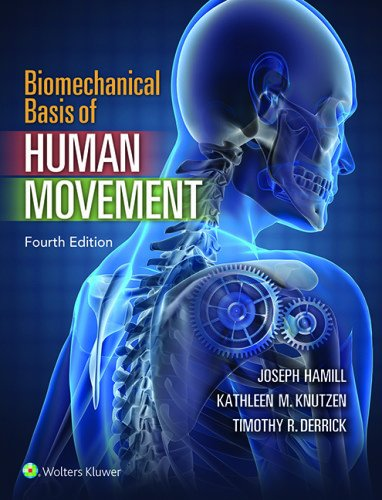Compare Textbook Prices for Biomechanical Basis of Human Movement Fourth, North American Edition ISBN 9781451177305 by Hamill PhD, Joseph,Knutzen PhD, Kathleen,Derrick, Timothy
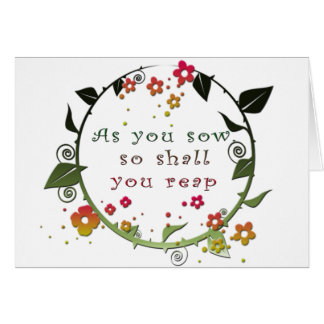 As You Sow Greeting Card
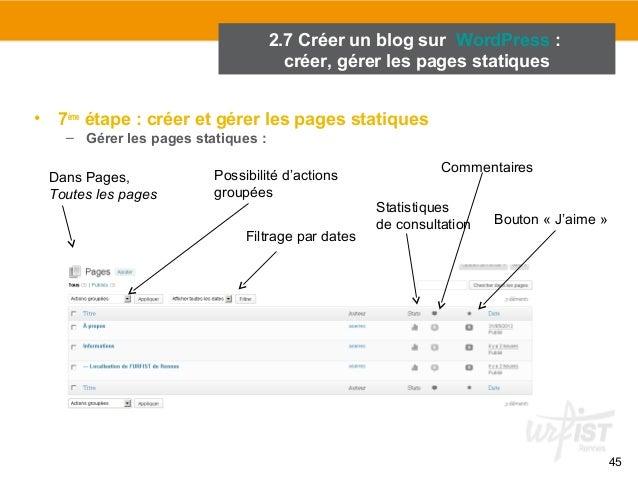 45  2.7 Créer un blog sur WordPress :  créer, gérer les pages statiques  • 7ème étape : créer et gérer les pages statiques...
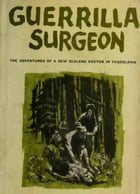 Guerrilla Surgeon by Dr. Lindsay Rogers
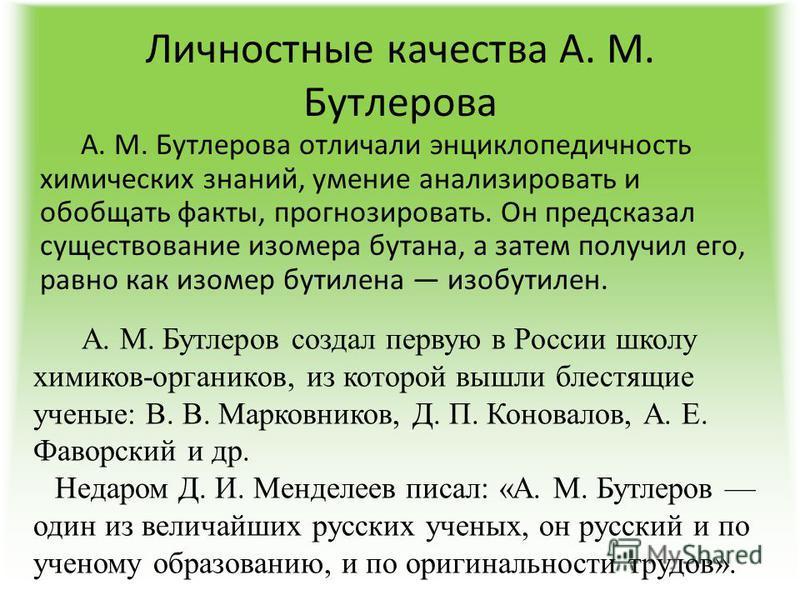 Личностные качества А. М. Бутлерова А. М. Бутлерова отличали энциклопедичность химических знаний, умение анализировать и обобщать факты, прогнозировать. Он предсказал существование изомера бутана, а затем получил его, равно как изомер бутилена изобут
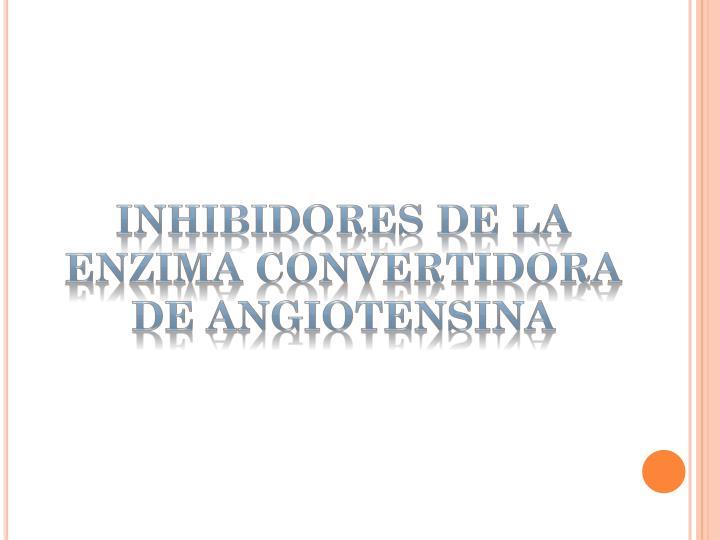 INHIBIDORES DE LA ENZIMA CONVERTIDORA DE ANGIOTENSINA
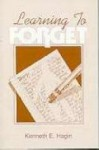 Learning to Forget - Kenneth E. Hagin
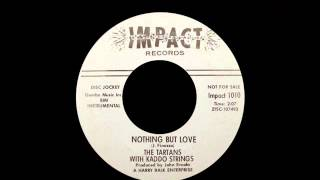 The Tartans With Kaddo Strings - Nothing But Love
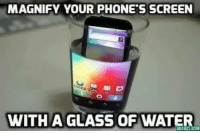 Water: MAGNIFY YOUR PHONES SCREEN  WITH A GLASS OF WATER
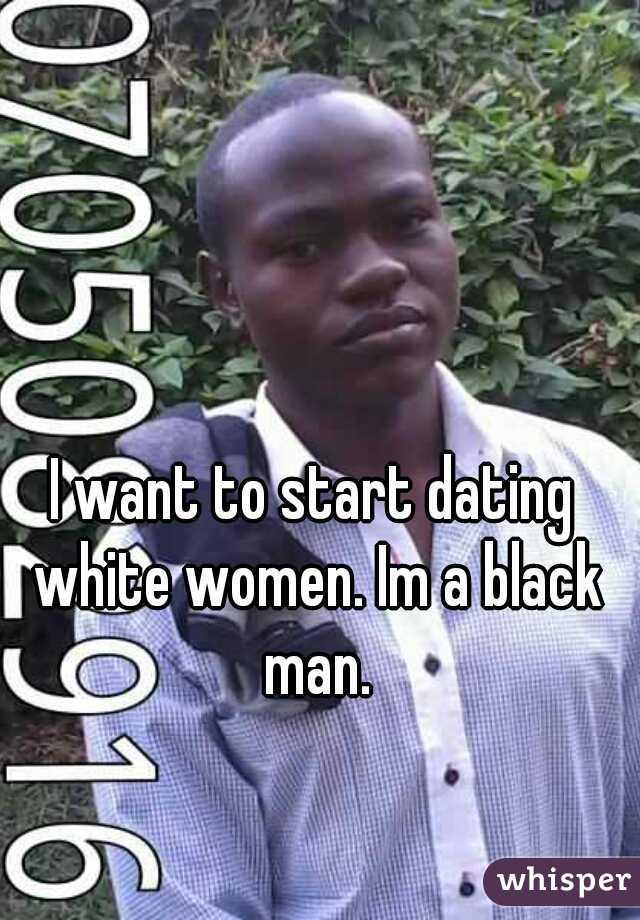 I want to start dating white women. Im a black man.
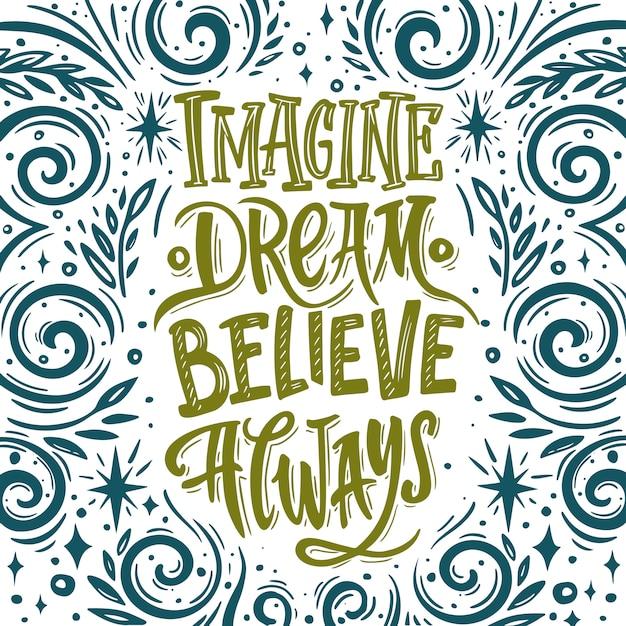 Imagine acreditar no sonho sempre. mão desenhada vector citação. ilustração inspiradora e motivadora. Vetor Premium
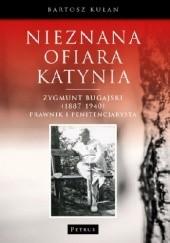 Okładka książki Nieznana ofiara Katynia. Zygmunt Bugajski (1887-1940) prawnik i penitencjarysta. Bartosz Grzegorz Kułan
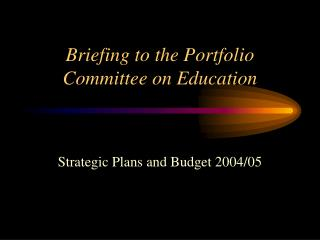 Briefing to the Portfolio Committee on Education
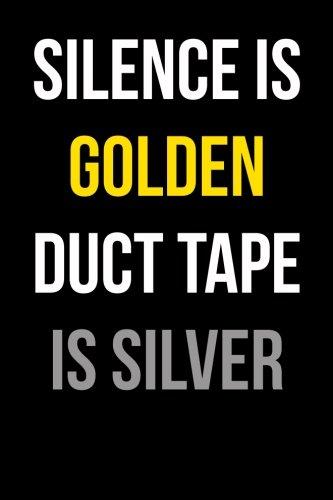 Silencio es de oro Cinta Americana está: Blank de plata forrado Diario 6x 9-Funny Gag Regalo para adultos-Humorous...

■ ■ ■ ■

- **TASK DESCRIPTION**
Set down the line containing "As You Sow Greeting Card" and every line after it up to the end of the material, exactly as written, but not the pictures.

- **EXERCISE OUTPUT**
 As You Sow Greeting Card
 45  2.7 Créer un blog sur WordPress :  créer, gérer les pages statiques  • 7ème étape : créer et gérer les pages statiques...
 Guerrilla Surgeon by Dr. Lindsay Rogers
 Личностные качества А. М. Бутлерова А. М. Бутлерова отличали энциклопедичность химических знаний, умение анализировать и обобщать факты, прогнозировать. Он предсказал существование изомера бутана, а затем получил его, равно как изомер бутилена изобут
 INHIBIDORES DE LA ENZIMA CONVERTIDORA DE ANGIOTENSINA
 Learning to Forget - Kenneth E. Hagin
 The Tartans With Kaddo Strings - Nothing But Love
 Water: MAGNIFY YOUR PHONES SCREEN  WITH A GLASS OF WATER
 I want to start dating white women. Im a black man.
 Imagine acreditar no sonho sempre. mão desenhada vector citação. ilustração inspiradora e motivadora. Vetor Premium
 Okładka książki Nieznana ofiara Katynia. Zygmunt Bugajski (1887-1940) prawnik i penitencjarysta. Bartosz Grzegorz Kułan
 Briefing to the Portfolio Committee on Education
 Silencio es de oro Cinta Americana está: Blank de plata forrado Diario 6x 9-Funny Gag Regalo para adultos-Humorous...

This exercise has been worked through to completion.